Swennen: Op de Zavel in Brussel hield de grafisch ontwerper en activist Frans Pans een café open dat luisterde naar de naam Het Vermiljoen. ‘s Avonds laat, bij het aanbreken van de dag, kwam Marcel van Maele binnen met een bruine papieren zak in de armen, gevuld met sinaasappels. ‘Leve de mensheid!’ riep hij. En hij gaf iedereen een sinaasappel. Toen liep hij naar buiten ​om een ​​sinaasappel te schillen. De schillen gooide hij om zich heen terwijl hij riep: ‘Tsjip tsjip tsjip’. Vaak ging hij pas in de vroegte naar huis. In die tijd vond je ‘s ochtends op de stoep voor elke krantenwinkel samengebonden stapels kranten. Elke ochtend nam hij zo’n stapel mee naar huis om er zeer comfortabele fauteuils mee te maken. Een mooie tijd was dat, ook voor werklozen zoals ik (lacht). Een paar dagen geleden was ik aan het kletsen met mijn apotheker, toen die plotseling zei: ‘We moeten toch toegegeven dat we dertig jaar hebben overdreven, we hebben erop los geleefd ten koste van het milieu’. Ik antwoordde: ‘Spreek voor jezelf. Ik was werkloos tijdens jouw dertig glorieuze jaren’. Ik heb mij natuurlijk wel verwarmd met steenkool, maar ik heb nooit coca cola gedronken.

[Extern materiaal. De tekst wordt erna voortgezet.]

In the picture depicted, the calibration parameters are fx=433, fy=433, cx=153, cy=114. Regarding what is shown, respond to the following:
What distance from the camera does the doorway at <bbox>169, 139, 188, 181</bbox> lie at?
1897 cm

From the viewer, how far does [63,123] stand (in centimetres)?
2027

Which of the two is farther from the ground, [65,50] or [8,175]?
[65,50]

- Je was minder geprivilegieerd dan sommigen vandaag kunnen vermoeden. Maar dat mogen we niet meer zeggen. Wat vind je van de nieuwe politieke correctheid?

Swennen: Ah, jonge mensen! Als kind kon ik ze al niet uitstaan. Elke terreur van de zuiverheid is schandalig. Wat is het principe van de censuur? Je hebt een lijst met woorden en als je een van die woorden in een tekst ziet verschijnen, dan moet je de tekst verbieden, zonder te proberen hem te begrijpen. Het is een aspect van het neoliberale totalitarisme. Onlangs las ik een beetje in Marx. We hebben aan de universiteit allemaal geleerd wat marxisme is, zogezegd. Maar als je in zijn boeken duikt, wordt het heel uitgebreid. Zijn werk is heel rijk, heel concreet. Natuurlijk kwam ik ook een passage over schilderen tegen, waar hij het heeft over het verschil tussen ontwerp en uitvoering. Voor mij zijn die begrippen helemaal niet meer relevant, het heeft geen zin om ze te onderscheiden. Vandaar de diskwalificatie van het woord ‘project’. Daar kan niets interessants van komen.